Ele então listou mais dois itens quebrados, cada um com um preço astronômico.

Celina, agora tremendo visivelmente, sussurrou: "Não... não, isso não pode estar certo."

Sua imagem cuidadosamente construída de poder e riqueza estava se despedaçando mais rápido do que minhas cúpulas.

Daniel finalmente se moveu, correndo para frente. Ele agarrou meu braço, seus dedos cravando em minha pele.

"Alice, por favor", ele implorou, sua voz rouca. "Não faça isso. Celina não sabia. Ela... ela só perdeu a cabeça."

Eu puxei meu braço.

"Ela quebrou, Daniel. Ela quebrou minhas coisas. Minha casa. E ela fez isso de propósito. Na frente da minha aprendiz. Na frente dos meus clientes."

Minha voz estava calma, mas as palavras eram afiadas, cortando sua súplica patética.

Ele recuou como se eu o tivesse esbofeteado. Seus olhos se encheram de lágrimas, uma expressão de profundo arrependimento em seu rosto. Este era o Daniel de seis anos atrás, aquele que assistiu impassivelmente enquanto minha carreira era destruída. Agora, era ele quem via sua vida se desfazer.

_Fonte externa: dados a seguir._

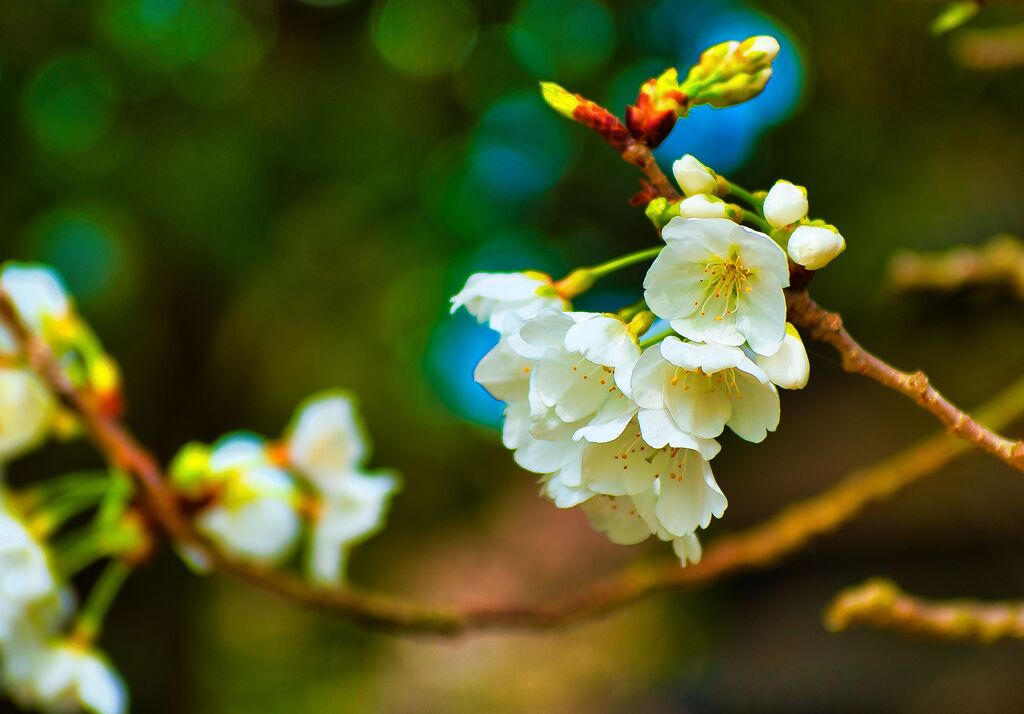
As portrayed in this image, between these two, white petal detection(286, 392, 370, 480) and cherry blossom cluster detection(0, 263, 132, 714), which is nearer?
cherry blossom cluster detection(0, 263, 132, 714)

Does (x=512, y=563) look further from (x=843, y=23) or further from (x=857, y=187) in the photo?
(x=843, y=23)

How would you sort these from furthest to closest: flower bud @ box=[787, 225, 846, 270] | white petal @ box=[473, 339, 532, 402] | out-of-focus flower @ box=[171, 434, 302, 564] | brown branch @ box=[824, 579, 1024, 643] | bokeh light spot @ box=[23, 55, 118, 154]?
bokeh light spot @ box=[23, 55, 118, 154] → out-of-focus flower @ box=[171, 434, 302, 564] → brown branch @ box=[824, 579, 1024, 643] → white petal @ box=[473, 339, 532, 402] → flower bud @ box=[787, 225, 846, 270]

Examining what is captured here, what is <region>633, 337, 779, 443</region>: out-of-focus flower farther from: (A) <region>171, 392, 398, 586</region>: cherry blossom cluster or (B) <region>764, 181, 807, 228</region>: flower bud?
(A) <region>171, 392, 398, 586</region>: cherry blossom cluster

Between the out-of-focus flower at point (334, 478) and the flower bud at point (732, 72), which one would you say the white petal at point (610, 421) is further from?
the out-of-focus flower at point (334, 478)

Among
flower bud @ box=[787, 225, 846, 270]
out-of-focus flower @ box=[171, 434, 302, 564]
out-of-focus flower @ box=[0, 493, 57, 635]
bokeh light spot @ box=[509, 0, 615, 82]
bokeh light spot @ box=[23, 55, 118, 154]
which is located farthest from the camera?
bokeh light spot @ box=[509, 0, 615, 82]

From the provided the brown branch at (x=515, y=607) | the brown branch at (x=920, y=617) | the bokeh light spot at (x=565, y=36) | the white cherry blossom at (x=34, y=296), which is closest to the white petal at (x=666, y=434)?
the brown branch at (x=920, y=617)

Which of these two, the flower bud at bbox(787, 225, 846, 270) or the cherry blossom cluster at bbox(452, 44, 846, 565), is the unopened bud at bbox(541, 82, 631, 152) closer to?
the cherry blossom cluster at bbox(452, 44, 846, 565)

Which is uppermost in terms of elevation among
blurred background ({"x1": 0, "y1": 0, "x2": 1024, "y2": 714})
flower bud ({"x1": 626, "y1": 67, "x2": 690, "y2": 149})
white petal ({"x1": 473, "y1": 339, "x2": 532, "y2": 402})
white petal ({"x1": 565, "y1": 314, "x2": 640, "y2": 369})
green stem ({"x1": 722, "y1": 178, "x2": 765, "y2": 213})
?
flower bud ({"x1": 626, "y1": 67, "x2": 690, "y2": 149})

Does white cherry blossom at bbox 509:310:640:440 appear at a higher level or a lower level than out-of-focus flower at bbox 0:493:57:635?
higher

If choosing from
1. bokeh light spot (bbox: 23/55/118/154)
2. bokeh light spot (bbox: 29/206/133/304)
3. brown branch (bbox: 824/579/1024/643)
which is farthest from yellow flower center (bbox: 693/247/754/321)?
bokeh light spot (bbox: 23/55/118/154)
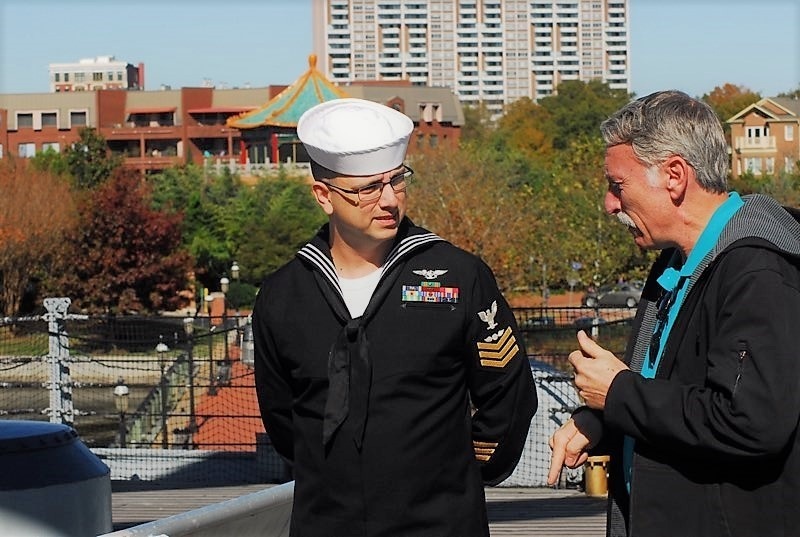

Celina, vendo a fraqueza de Daniel, virou-se para ele, sua voz estridente.

"Daniel! O que você está fazendo? Não fique do lado dela! A culpa é dela! Ela me provocou!"

"Provocou você?" Daniel murmurou, balançando a cabeça. "Você acabou de destruir uma vitrine de um milhão de reais, Celina! E uma tigela de seiscentos mil!"

Ele olhou para os cacos, seu rosto uma mistura de horror e uma percepção crescente.

"É só dinheiro, Daniel! Nós temos dinheiro!" Celina gritou, mas sua voz falhou com desespero. "Nós pagamos! Não é nada!"

"Nada?" Arthur finalmente interveio, sua voz surpreendentemente gentil, mas com um aço subjacente. "Sra. Blackwell, você entende o que 'feito sob medida' e 'encomendado a artesãos' significa? Esses itens podem levar anos para serem substituídos. E a interrupção dos negócios da Alice? O sofrimento emocional? Não se trata apenas do custo de reposição. Trata-se de danos. Danos significativos."

Celina apenas ficou ali, balançando levemente, completamente sobrecarregada. Sua fachada cuidadosamente construída havia desmoronado completamente, revelando a mulher insegura e raivosa por baixo.

"Devo mandá-los sair, Alice?" Arthur perguntou, sua voz baixa, seus olhos nunca deixando Celina. Ele estava me perguntando, me dando o poder, o controle.

Eu olhei para os sonhos estilhaçados ao meu redor, depois para as duas figuras que destruíram meu passado e tentaram arruinar meu presente.

"Não", eu disse, minha voz clara e firme. "Deixe que fiquem. Deixe que vejam o que fizeram. Meus advogados chegarão em breve. Vamos resolver isso da maneira correta."

As palavras pairaram no ar, uma declaração silenciosa de guerra. Celina me encarou, seus olhos queimando de ódio. Daniel parecia totalmente derrotado, um homem quebrado. Meu passado finalmente me alcançou, mas desta vez, eu não era a única correndo. Desta vez, eu tinha Arthur. E uma equipe de advogados a caminho.